|Born||14 November 1821|
|Died||3 July 1893 (aged 71)|
Rondebosch, Cape Colony
Louise Marx was the sixth child of Heinrich Marx, a lawyer, and Henriette Pressburg, of Trier in the Prussian Rhineland. Growing up, her elder brother Karl was clearly the dominant child in the family. Louise's niece Eleanor Marx later recorded that Karl was “‘a unique and unrivaled storyteller. I have heard my aunts say that as a little boy he was a terrible tyrant to his sisters, whom he would ‘drive’ down the Markusberg at Trier full speed as his horses and, worse, would insist on their eating the ‘cakes’ he made with dirty dough and dirtier hands. But they stood the ‘driving’ and ate the ‘cakes’ without a murmur for the sake of the stories Karl would tell them as a reward for their virtue.”
Heinrich, a Jew and the son of a rabbi, was baptized in about 1817. With her siblings, Louise was baptized on 26 August 1824 by the Protestant military pastor Mühlenhoff. Shortly after a bout of scarlet fever, she was summoned with her sister Emilie on April 8, 1838 to Trier, because her father was seriously ill with tuberculosis. Heinrich Marx died on 10 May 1838 in Trier. She received, like all underage siblings, a guardian. Therefore, not much could be invested in their education. She was given special consideration in her mother's various wills.
She met Jan Carel Juta in Zaltbommel and they married on 5 June 1853 in a civil ceremony in Trier. On the 7 June a church wedding took place in Traben, in the presence of her mother Henriette Marx and her uncle Lion and aunt Sophie Philips. On 15 June 1853, a notarised contract was concluded in Zaltbommel, in order to regulate the difficult travel conditions for the long journey to South Africa.
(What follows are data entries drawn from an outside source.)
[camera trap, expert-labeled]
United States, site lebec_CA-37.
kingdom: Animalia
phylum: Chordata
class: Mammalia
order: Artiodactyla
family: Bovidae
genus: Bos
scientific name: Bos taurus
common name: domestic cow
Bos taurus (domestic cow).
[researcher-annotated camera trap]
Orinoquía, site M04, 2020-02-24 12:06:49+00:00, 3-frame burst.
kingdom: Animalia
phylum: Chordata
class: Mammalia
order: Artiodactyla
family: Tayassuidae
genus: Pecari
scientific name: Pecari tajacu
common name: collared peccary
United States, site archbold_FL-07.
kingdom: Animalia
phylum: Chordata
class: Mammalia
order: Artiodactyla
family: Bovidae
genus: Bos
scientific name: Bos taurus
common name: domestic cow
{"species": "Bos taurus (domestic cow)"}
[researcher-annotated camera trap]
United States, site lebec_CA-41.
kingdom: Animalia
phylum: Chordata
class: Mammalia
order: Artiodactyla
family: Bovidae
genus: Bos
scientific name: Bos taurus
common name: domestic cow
On the way to the Cape Colony, the newly wed couple visited Karl Marx and his family in London on 29 June. Dining with him at his Dean Street home, Louise was demonstrably unsympathetic to Karl's views, a fellow guest noting that “she could not countenance her brother being the leader of the socialists, and insisted in my presence that they both belonged to the respected family of a lawyer, who had sympathy of everyone in Trier.” Later, Juta, his wife and children visited Marx and his family and Friedrich Engels in Manchester.
Soon after their arrival (in 1853) in South Africa they founded JC Juta, Bookseller and Stationer, Wale Street, Cape Town, and sold textbooks, government documents and scientific works. In 1883 she sold part of the company to her authorized signatories Jacobus Cuypers and Thomas Mullins Duncan. She died in Rondebosch, Cape Town in 1893.
Louise and Jan Carel had seven children, including the future Sir Henry Juta QC, a barrister and senior Judge in the South African courts, who also served as Speaker of the Parliament of Cape Colony.
Juta Publishing is still trading, and is one of South Africa's leading academic and law publishers.